I did eight seconds’ worth of research and determined that the Turkish word Baskin in English means “a violent downwards blow” in certain contexts and “raid” or “incursion” in others, and that certainly fits with the main storyline here. While the film deftly flits from past to present and back again, the main focus is on a squad of policemen. It’s late at night, and they’ve been enjoying a post-shift meal at a restaurant. Talkative Yavuz [Muharrem Bayrak] regales his mates with stories, second-in-command Apo [Fatih Dokgöz] gives him crap in a good-natured way, and the young rookie, Arda [Görkem Kasal], takes it all in. Just happy to be there. Sharing in the camaraderie while maintaining a quiet distance is the boss, Remzi [Ergun Kuyucu; Taken 2 (2012)].
Once they’re on their way home — and after a great scene of the guys singing along with the radio — Apo receives a call from HQ. Another unit is requesting backup in the nearby village of Inceagac. A couple of the officers have heard stories of the place. “Nasty stories” of odd shrines and the like. They don’t get a chance to go into detail and the rest of the group brushes off the idea as nothing more than superstition until they arrive and find one of the officers from the unit who’d requested backup… incoherent, repeatedly banging his head against a wall, and sobbing. Things get less and less rosy from there.
If you noticed that this synopsis was quicker than some, you’ve just hit on Baskin‘s main weakness: style over substance. The whole thing reminded me of something you might have found in Clive Barker’s early splatterpunk collection, Books of Blood. Fantastic idea, spot-on execution, just don’t dig too deep because there’s nothing under all the frogs and viscera.
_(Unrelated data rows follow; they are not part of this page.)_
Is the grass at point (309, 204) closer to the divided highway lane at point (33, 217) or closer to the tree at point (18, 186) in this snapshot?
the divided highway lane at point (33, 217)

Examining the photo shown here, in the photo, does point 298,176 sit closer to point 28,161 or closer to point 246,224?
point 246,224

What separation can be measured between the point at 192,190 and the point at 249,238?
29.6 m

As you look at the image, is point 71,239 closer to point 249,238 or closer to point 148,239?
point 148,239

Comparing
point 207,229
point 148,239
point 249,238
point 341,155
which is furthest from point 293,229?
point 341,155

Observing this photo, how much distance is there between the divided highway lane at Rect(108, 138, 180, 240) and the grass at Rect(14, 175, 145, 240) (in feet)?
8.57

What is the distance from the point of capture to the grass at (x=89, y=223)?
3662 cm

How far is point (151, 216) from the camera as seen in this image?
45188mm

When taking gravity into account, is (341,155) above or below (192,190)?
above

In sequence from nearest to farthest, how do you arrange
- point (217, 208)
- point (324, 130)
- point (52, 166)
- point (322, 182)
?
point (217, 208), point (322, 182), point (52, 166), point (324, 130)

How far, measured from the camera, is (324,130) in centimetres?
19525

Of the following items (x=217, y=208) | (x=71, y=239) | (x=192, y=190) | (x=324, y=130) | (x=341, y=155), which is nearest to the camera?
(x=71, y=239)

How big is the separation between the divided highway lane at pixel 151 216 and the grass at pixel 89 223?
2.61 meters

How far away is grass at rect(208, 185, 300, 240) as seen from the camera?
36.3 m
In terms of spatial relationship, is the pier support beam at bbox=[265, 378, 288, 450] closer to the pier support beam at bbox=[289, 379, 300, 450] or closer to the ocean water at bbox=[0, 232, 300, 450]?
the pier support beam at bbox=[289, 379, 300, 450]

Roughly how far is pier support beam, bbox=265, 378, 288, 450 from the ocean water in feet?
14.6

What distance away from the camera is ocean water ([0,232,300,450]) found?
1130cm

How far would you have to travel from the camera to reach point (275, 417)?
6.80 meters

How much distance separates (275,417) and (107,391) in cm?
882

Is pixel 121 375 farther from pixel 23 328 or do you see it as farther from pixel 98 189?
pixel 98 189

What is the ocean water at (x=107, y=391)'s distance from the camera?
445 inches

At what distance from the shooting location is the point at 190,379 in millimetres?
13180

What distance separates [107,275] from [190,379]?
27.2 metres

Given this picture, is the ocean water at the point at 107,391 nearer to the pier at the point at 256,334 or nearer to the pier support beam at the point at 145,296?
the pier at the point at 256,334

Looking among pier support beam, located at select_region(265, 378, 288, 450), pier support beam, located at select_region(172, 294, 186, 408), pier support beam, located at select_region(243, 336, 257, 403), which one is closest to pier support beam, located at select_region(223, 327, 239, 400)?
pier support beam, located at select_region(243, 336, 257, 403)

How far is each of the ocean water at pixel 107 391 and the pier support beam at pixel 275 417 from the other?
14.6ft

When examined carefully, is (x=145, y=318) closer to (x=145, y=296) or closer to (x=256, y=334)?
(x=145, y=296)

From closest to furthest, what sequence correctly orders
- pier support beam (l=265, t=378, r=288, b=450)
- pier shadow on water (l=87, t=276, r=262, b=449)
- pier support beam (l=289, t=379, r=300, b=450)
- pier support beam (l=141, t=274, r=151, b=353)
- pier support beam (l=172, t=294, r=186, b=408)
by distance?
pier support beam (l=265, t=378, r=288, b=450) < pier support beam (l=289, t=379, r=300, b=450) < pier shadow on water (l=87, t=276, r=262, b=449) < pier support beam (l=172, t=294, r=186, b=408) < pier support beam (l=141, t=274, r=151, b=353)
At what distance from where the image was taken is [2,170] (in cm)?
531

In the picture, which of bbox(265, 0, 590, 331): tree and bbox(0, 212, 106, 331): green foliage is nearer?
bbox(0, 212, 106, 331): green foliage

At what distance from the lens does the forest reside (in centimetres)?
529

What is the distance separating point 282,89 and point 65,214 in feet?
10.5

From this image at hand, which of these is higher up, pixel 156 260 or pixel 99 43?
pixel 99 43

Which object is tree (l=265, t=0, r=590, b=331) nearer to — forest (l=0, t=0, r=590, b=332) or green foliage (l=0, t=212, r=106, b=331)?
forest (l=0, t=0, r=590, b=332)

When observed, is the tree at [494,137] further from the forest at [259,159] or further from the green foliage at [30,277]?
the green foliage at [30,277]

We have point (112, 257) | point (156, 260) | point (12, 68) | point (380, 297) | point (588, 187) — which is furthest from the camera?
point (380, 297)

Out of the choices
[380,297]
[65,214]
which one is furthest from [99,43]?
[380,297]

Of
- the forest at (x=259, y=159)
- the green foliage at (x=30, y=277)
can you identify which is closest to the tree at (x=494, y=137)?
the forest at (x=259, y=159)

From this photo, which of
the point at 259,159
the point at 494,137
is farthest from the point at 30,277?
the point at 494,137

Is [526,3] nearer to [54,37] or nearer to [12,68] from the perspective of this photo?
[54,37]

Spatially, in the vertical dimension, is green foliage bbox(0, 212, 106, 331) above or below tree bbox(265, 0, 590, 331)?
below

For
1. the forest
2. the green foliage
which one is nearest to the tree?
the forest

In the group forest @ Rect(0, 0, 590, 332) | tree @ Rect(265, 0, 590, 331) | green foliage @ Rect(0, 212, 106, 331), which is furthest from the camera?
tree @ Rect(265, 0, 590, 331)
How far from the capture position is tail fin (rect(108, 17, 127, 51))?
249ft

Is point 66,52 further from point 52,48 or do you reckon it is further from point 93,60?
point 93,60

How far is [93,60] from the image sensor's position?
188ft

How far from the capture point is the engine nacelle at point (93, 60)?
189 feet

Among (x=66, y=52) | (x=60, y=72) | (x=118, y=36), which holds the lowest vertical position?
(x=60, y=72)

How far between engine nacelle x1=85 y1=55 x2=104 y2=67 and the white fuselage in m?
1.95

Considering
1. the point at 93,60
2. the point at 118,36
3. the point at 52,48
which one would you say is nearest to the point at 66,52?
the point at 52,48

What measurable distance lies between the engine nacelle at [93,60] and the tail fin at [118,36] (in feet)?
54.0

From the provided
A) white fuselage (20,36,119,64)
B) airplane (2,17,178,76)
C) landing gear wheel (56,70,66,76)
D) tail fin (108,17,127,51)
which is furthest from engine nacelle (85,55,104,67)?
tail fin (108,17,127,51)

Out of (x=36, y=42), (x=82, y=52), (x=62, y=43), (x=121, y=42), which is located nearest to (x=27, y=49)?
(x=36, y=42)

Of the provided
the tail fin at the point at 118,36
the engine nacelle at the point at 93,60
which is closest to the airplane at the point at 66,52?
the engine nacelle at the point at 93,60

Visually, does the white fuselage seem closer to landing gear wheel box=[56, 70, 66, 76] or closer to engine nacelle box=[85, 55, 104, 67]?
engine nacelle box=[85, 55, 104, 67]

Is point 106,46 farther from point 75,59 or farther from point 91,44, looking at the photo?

Honestly, though, that was the point of Barker’s short story collections and I choose to believe that’s the point of this film. In other words, who cares? Baskin is an artistic, goreful mindfuck, if you’ll pardon my French. Evrenol’s use of lighting and color — especially for a new director — ranks right up there with some of the best producers of horror, and he throws in some interesting transitions between shots for good measure. The practical effects are well done to the point of occasionally being uncomfortable to watch, and the actors do a great job with what they’re given. Especially first-timer Mehmet Cerrahoglu, who plays the lead cultist. Much like Michael Berryman of The Hills Have Eyes (1977) fame, Mehmet is able to combine his rare physical condition with good ol’ fashioned intensity to wonderfully bring a very creepy character to life on the big screen.
The pacing of Baskin does slow down in the third act. Literally. As in, at one point the viewer is subjected to a long segment in slow motion. I would have preferred a quicker pace, even though I suspect it was done on purpose. Overall, however, this movie is a stabby, writhing treat and an impressive showing as the director’s first feature-length film.
Turn the lights down low, make sure your subtitles are on, and settle in for some Turkish craziness. Baskin is currently available for streaming on Netflix.